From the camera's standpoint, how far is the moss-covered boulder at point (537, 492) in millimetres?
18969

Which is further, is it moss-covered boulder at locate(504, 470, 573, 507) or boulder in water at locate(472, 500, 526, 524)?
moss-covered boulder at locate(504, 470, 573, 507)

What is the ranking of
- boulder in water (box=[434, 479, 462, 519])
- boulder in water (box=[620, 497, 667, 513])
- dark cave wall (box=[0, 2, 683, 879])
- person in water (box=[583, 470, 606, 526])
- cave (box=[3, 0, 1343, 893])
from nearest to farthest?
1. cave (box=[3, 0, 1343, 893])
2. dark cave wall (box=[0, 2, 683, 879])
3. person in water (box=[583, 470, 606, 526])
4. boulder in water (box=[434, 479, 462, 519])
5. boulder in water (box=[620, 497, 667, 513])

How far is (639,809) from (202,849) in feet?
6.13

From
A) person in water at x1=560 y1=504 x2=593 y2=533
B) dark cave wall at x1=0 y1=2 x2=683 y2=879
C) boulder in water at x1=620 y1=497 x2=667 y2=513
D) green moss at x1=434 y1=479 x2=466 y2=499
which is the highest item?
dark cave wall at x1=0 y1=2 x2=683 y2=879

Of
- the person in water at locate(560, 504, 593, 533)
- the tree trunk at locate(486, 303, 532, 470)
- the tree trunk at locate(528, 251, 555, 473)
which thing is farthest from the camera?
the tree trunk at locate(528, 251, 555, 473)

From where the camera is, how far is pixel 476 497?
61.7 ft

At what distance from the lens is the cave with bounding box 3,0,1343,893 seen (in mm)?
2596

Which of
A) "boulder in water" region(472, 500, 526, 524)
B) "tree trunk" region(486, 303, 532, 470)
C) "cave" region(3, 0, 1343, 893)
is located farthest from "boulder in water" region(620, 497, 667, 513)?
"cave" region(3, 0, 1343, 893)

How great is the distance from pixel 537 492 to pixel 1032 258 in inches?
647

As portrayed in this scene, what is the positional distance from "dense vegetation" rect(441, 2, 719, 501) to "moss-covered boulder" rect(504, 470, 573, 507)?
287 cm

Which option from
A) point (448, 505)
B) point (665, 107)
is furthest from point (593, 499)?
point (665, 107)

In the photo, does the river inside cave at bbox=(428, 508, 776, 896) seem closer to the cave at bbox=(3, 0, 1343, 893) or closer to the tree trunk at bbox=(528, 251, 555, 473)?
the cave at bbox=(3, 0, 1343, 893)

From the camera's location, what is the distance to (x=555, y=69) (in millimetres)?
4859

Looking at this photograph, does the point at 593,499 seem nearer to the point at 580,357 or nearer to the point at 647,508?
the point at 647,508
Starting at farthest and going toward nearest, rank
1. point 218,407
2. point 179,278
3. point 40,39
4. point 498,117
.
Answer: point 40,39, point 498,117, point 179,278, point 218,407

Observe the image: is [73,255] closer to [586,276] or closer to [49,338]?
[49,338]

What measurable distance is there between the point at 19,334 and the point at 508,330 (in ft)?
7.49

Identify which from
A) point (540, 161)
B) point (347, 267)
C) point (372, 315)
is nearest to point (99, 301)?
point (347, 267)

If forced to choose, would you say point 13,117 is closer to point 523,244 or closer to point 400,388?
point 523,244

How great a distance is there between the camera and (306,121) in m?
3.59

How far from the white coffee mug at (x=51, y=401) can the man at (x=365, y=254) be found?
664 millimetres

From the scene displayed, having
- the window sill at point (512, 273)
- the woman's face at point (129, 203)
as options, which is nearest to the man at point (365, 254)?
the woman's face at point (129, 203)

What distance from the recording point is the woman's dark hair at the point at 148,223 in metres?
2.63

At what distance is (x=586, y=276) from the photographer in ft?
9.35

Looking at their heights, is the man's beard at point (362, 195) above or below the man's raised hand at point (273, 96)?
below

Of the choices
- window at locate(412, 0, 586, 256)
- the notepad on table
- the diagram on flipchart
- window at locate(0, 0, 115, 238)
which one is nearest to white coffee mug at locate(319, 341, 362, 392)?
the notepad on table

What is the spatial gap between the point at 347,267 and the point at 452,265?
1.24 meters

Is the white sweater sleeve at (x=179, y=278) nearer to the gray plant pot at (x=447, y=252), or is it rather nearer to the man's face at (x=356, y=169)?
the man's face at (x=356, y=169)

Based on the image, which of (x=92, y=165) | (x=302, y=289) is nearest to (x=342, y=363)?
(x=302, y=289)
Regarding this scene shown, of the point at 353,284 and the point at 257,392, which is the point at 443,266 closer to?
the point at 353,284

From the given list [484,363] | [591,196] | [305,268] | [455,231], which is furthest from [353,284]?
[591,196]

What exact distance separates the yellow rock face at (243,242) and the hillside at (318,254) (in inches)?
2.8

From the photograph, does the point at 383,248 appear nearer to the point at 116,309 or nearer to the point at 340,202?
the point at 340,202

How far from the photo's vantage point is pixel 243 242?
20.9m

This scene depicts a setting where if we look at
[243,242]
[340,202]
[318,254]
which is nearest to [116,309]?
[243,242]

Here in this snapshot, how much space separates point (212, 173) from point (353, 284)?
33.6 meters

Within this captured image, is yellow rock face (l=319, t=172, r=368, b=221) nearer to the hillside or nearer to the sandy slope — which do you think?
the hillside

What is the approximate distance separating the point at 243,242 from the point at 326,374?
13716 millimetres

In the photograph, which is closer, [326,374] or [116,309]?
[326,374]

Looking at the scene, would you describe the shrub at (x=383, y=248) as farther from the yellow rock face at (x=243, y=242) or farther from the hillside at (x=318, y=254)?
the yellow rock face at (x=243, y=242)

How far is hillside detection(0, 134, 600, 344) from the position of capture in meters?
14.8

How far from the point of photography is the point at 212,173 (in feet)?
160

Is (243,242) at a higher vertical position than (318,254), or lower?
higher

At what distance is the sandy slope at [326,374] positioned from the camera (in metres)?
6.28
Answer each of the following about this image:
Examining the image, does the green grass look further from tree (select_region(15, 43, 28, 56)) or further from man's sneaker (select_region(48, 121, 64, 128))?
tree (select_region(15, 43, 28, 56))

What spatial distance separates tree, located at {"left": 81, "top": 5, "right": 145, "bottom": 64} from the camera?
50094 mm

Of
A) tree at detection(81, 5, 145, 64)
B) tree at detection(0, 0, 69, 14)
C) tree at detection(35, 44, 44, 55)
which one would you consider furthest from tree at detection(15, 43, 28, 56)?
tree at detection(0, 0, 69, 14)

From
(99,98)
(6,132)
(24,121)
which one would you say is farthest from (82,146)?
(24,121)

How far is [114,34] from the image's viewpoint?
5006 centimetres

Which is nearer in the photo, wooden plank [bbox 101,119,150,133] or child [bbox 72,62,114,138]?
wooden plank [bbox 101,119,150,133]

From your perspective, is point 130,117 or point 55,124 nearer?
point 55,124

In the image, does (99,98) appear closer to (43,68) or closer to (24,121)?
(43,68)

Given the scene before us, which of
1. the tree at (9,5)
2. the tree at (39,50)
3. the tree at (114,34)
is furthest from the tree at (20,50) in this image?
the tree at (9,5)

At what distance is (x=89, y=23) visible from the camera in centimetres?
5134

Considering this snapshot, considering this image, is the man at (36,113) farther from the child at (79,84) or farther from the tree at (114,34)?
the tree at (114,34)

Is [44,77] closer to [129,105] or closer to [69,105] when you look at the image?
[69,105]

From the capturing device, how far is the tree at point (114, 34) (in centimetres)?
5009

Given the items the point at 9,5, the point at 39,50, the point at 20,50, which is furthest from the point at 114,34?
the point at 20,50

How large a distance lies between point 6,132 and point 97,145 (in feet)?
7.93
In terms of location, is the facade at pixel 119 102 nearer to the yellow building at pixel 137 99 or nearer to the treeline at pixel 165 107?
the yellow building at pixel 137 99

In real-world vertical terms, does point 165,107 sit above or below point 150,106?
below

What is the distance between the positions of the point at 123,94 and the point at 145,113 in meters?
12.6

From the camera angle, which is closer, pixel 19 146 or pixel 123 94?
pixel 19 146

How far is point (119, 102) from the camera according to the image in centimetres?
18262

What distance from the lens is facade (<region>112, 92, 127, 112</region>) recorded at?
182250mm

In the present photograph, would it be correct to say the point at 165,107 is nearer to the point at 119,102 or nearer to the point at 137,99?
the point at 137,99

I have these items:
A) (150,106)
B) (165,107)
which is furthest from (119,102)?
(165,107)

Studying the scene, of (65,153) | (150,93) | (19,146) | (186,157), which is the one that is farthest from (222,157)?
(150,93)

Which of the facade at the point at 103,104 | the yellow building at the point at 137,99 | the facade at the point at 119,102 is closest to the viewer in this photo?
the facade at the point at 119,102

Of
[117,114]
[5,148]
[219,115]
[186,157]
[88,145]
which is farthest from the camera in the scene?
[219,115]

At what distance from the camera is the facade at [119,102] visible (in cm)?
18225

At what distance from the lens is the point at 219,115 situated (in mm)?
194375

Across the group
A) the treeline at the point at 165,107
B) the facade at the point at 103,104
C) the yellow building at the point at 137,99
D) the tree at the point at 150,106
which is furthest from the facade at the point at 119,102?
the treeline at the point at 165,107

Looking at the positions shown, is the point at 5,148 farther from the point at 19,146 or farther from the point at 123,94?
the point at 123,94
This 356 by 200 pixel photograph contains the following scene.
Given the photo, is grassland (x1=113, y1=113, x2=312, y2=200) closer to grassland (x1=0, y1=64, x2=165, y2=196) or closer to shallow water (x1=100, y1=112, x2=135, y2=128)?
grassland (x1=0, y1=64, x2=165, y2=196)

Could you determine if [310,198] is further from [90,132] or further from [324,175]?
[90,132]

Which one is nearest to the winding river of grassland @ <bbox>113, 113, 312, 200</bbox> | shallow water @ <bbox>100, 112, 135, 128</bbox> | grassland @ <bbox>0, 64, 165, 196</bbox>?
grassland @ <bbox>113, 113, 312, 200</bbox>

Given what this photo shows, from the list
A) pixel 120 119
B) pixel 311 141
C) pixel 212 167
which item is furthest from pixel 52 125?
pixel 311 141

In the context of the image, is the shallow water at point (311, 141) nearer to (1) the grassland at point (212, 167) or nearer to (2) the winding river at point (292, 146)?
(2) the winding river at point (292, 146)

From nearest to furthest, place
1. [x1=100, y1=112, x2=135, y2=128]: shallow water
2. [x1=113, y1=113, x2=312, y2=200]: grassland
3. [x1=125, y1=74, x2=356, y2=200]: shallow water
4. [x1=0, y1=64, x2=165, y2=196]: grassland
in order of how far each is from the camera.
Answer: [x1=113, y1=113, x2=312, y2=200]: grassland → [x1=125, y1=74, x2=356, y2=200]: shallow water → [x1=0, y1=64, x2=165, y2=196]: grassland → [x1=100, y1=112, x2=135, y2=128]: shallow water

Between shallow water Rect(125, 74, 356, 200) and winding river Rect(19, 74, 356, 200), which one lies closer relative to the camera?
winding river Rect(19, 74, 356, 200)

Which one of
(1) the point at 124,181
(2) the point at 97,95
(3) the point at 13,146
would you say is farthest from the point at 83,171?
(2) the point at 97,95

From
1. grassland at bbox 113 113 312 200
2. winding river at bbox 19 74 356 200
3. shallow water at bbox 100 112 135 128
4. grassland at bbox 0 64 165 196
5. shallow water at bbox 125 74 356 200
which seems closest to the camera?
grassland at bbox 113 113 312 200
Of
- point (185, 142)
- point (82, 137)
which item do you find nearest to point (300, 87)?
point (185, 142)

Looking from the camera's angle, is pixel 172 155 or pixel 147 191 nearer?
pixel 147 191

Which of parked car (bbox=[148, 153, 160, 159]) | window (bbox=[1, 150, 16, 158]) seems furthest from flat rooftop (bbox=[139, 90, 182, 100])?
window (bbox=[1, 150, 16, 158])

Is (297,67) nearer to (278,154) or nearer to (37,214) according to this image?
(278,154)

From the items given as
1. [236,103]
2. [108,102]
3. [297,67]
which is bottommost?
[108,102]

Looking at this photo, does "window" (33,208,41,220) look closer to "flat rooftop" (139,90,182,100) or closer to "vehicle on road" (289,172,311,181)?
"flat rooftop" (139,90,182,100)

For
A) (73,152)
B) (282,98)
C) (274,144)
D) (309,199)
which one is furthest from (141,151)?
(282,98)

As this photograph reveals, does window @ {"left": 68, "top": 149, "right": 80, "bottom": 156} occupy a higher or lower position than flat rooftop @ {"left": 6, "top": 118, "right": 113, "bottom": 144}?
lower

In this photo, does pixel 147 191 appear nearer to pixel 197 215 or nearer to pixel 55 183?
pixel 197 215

---+---

Copy the lines word for word, from the start of the lines through the line containing "5. boulder in".

◆ RESPONSE TO THE EXERCISE:
From the camera's standpoint, how far is the moss-covered boulder at point (537, 492) in millimetres?
18969

Which is further, is it moss-covered boulder at locate(504, 470, 573, 507) or boulder in water at locate(472, 500, 526, 524)?
moss-covered boulder at locate(504, 470, 573, 507)

What is the ranking of
- boulder in water (box=[434, 479, 462, 519])
- boulder in water (box=[620, 497, 667, 513])
- dark cave wall (box=[0, 2, 683, 879])
- person in water (box=[583, 470, 606, 526])
- cave (box=[3, 0, 1343, 893])
from nearest to farthest?
1. cave (box=[3, 0, 1343, 893])
2. dark cave wall (box=[0, 2, 683, 879])
3. person in water (box=[583, 470, 606, 526])
4. boulder in water (box=[434, 479, 462, 519])
5. boulder in water (box=[620, 497, 667, 513])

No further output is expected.